Siyaseti yönlendirmek

Demokrasilerde iktidar halk tarafından seçimlerle belirlenir denir ama buna birçok müdahaleler vardır ve zayıf devlet yapısı olanlar dışarısı tarafından belirlenir. Bir örneği anlatmak istiyorum. Analizim hatalıysa özür dilerim.

Sonuçlardan sebeplere adını verdiğim bir analiz metodum var: Bu yolla yaptığım bir analiz şöyle: Rahmetli Özal’ın öldürüldüğü yaygın bir kanaat ve şüpheye dönüştü. Bunu kimlerin ne maksatla yaptığı bilinmiyor ve bu gibi olaylara atfedilen genel bir söz var. Geçmişte yaptıklarının hesabını verdi derler ve üstü kapanır. Benim modelim şöyle: Özal’ın vefatı cumhurbaşkanlığı makamını boşaltacaktı ve oraya Demirel’in gelmesi doğaldı. Bununla Demirel’in bu sonuçtan memnun olduğunu söylemiyorum. Hatta bu mevkiye gelmek yerine partisini yönetmeyi tercih ederdi.

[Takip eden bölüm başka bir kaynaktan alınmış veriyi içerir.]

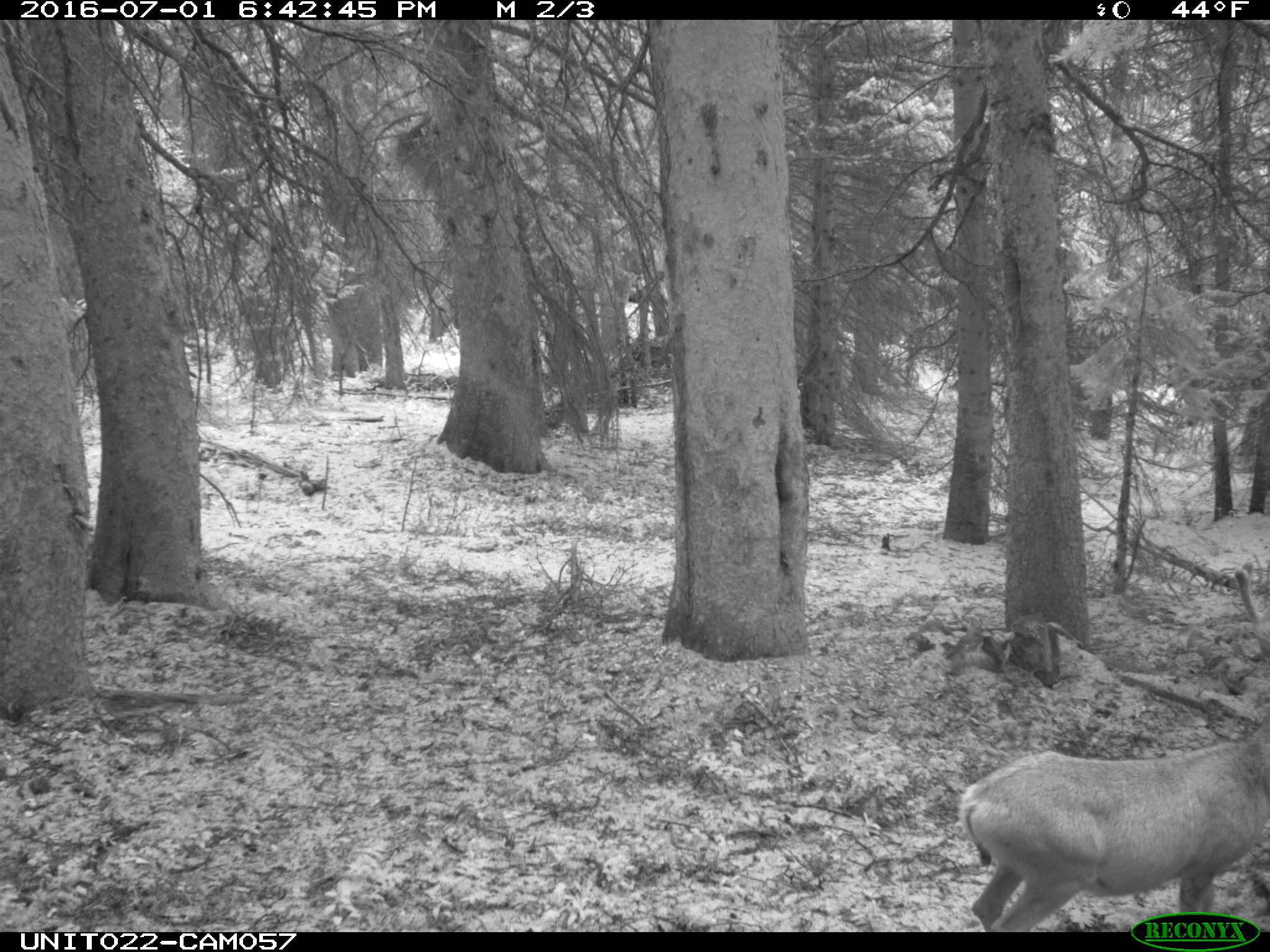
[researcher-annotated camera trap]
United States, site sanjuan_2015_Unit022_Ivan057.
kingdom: Animalia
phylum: Chordata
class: Mammalia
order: Artiodactyla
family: Cervidae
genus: Odocoileus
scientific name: Odocoileus hemionus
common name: mule deer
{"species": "Odocoileus hemionus (mule deer)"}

Bu makama heves ettiği için değil mecbur olduğu için gidecekti ve bunu bir görev saydı.

Özal’ın vefatı şu sonuçları doğurdu: DYP’nin liderlik makamı boşaldı ve buraya yeni bir kişi getirildi. ANAP üzerindeki vesayet kalktı ve orası başka bir güç tarafından yönetilmeye başlandı. Bu bir proje miydi yoksa başka nedenlerle yapılan bir eylemin hesap dışı sonuçları mıydı. Bu değişimin siyasi sonuçları şöyle özetlenebilir: Avrupa Birliği’ne girmeyi bir hedef olarak görmeyen ve ülkenin bağımsız bir ekonomik yapıya sahip olması amacıyla, o dönemde bir numaralı düşman sayılan, SSCB’den teknoloji ve sermaye almayı kabul eden bir lider, Demirel, gitmiş yerine AB ile gümrük birliği anlaşması imzalayan bir lider gelmişti. ANAP yeni ve eskisine hiç benzemeyen siyaset  izleyen lider tarafından yönetilmeye başlamıştı. O da Türkiye’nin yerini Avrupa içinde görmekte ve Almanya’yı en yakın müttefik olarak saymaktaydı. Bu bana göre normal siyasi yollarla erişilmesi çok güç bir oluşumdu.

***

Özal’ın bir teşebbüsünü anlatmak istiyorum. Bu önemliydi ama kamuoyuna açılmadı. Özal görevi bitince yeniden siyasete dönmek istiyordu ama rakip olacakların da kendisine katılmasını istiyordu. Aydın Menderes ve ben Büyük Değişim Partisi’ni kurduk. Menderes başkan, ben yardımcısıydım. Özal’ın yeni siyasi alt yapısını oluşturanlar bizimle birleşmek istiyordu. Bir gün eski bir bakanın da bulunduğu toplantıya davet edildik, ben görevlendirildim. Siyasetlerimiz uyuşuyordu ama genel başkanın kim olacağında anlaşma sağlanamadı. Menderes rakip istemiyordu. O tarafın lider olmasını istediği kimdi? Özal görevi bitince bunu mu istiyordu bilmiyorum. Ancak anlaşma sağlanamadı. Ben görevi bıraktım ve parti diğer partilerle işbirliğinin ya da onlara katılmanın yollarını izledi.

Kaynağını dışarıdan olduğunu düşündüğüm bazı siyasi operasyonlar düzenleniyor ve biz maalesef bunlara karşı koymakta zorlanıyoruz. Güçlü bir devlet yapısına sahip olursak yönetimimize müdahale etmeye teşebbüs edenlerin başarısız olacaklarını düşünüyorum. Bu konuda esas görev alması gereken MİT’in başına da kimin geçeceğinde neden bu kadar hassas davrandılar yoksa onların başka bir çözüm yolu mu vardı gibi sorular da sorulmalıdır.